Pour l'exposé des moyens des parties, il est renvoyé à leurs conclusions susvisées conformément à l'article 455 du code de procédure civile.

SUR CE, MOTIFS

Sur l'exception d'incompétence

La SCI des Grands boulevards soulève l'incompétence du juge des référés au profit du juge de la mise en état, faisant valoir que l'assignation qui a été délivrée en référé par Mme [E] est postérieure à l'assignation qui a été délivrée par la société les Grands boulevards devant le juge du fond à l'effet d'obtenir le remboursement par Mme [E] de la somme de 377.000 euros qu'elle a prélevée sur les comptes sociaux au titre de la première partie de son compte courant d'associé.

C'est toutefois à bon droit que le premier juge a rejeté cette exception d'incompétence au motif que le juge de la mise en état n'était pas saisi lorsque l'assignation en référé a été délivrée.

En effet, selon l'article 789 du code de procédure civile, "Lorsque la demande est présentée postérieurement à sa désignation, le juge de la mise en état est, jusqu'à son dessaisissement, seul compétent, à l'exclusion de toute autre formation du tribunal, pour [...]

3° Accorder une provision au créancier lorsque l'existence de l'obligation n'est pas sérieusement contestable. [...]".

Selon l'article 779 du même code, l'affaire est fixée à une audience d'orientation à laquelle le président de la chambre saisie décide de la saisine ou non du juge de la mise en état.

En l'espèce, l'affaire introduite au fond sur l'assignation délivrée par la société les Grands boulevards contre Me [E] a été fixée à une audience d'orientation en date du 20 juin 2022.

L'assignation en référé de Mme [E] a ainsi été engagée avant la saisine du juge de la mise en état, en sorte que le juge des référés est bien compétent pour statuer sur sa demande de provision.

Sur le fond du référé

En application de l'article 835 du code de procédure civile, le juge des référés peut accorder une provision au créancier dans les cas où l'existence de l'obligation n'est pas sérieusement contestable.

Il est de jurisprudence constante que l'associé a le droit d'exiger le remboursement à tout moment de son compte courant d'associé, à défaut d'une disposition conventionnelle contraire.

En l'espèce, outre les statuts de la société, mis à jour le 9 octobre 2018, il a été conclu à la même date entre les associés et la société un pacte entre associés et une convention de compte courant d'associé.

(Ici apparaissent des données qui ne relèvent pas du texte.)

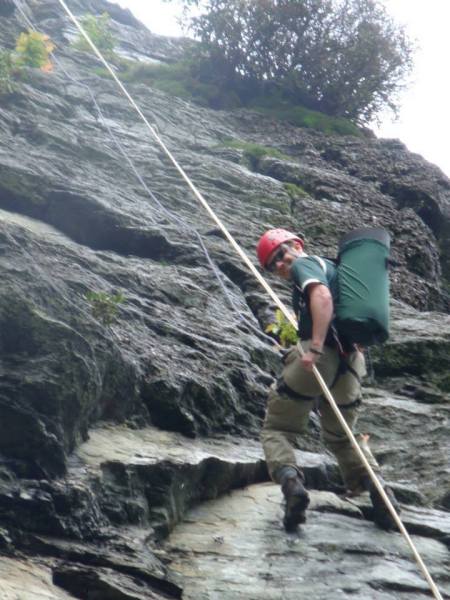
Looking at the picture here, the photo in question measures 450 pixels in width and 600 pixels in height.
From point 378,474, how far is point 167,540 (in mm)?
1890

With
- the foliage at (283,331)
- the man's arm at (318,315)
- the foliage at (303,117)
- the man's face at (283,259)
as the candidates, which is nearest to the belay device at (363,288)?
the man's arm at (318,315)

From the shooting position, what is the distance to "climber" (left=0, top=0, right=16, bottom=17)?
729 inches

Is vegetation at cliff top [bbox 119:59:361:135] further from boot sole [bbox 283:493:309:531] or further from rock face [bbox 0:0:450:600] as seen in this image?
boot sole [bbox 283:493:309:531]

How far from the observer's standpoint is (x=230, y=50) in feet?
73.8

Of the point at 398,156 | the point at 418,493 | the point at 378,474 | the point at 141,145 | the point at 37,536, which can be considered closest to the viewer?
the point at 37,536

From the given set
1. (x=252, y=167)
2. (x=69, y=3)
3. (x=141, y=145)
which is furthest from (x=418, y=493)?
(x=69, y=3)

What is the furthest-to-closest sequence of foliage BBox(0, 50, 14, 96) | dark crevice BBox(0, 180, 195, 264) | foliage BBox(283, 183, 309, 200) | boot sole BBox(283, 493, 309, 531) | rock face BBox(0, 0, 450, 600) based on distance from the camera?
foliage BBox(283, 183, 309, 200) → foliage BBox(0, 50, 14, 96) → dark crevice BBox(0, 180, 195, 264) → boot sole BBox(283, 493, 309, 531) → rock face BBox(0, 0, 450, 600)

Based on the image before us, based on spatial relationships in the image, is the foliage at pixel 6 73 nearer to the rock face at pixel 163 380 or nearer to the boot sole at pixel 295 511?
the rock face at pixel 163 380

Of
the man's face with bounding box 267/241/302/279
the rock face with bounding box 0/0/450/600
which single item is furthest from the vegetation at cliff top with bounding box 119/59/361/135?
the man's face with bounding box 267/241/302/279

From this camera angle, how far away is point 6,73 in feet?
46.1

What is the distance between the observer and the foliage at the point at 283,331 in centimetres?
1097

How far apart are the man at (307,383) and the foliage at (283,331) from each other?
3.07 m

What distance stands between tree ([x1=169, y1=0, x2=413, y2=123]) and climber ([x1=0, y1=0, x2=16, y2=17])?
16.1 ft

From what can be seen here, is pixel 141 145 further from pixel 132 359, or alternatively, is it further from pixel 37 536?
pixel 37 536
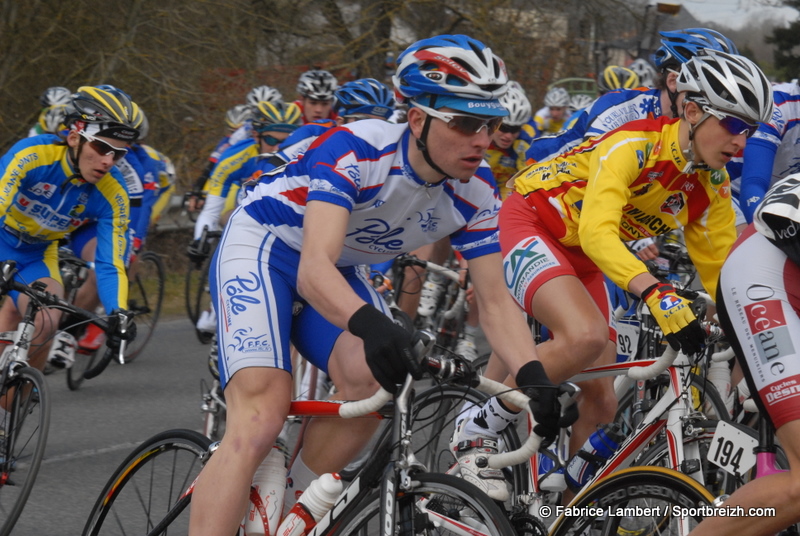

Le pacte entre associés prévoit notamment, à son paragraphe relatif au compte courant d'associés, que le remboursement des comptes courants d'associés pourra intervenir sur simple demande de l'associé ayant apporté les fonds.

La convention de compte courant d'associé prévoit quant à elle, à son article 3, que tout retrait de fonds du compte courant d'associé est subordonné au respect d'un préavis de cinq jours adressé à la société par tout moyen écrit.

Si le remboursement du compte courant d'associé peut ainsi intervenir sur simple demande de l'associé ayant apporté les fonds, moyennant le respect d'un préavis de cinq jours, ces clauses ne précisent pas s'il s'agit là de conditions de forme et/ou de fond, ni n'excluent l'application des dispositions statutaires.

Or, il résulte des statuts que certaines opérations limitativement énumérées exigent l'accord préalable de la collectivité des associés, parmi lesquelles "Toutes dépenses ou charges pour la société supérieures à 1.000 euros par an ; et plus généralement, les actes ou opérations impliquant un engagement, direct ou indirect, supérieur à 1.000 euros."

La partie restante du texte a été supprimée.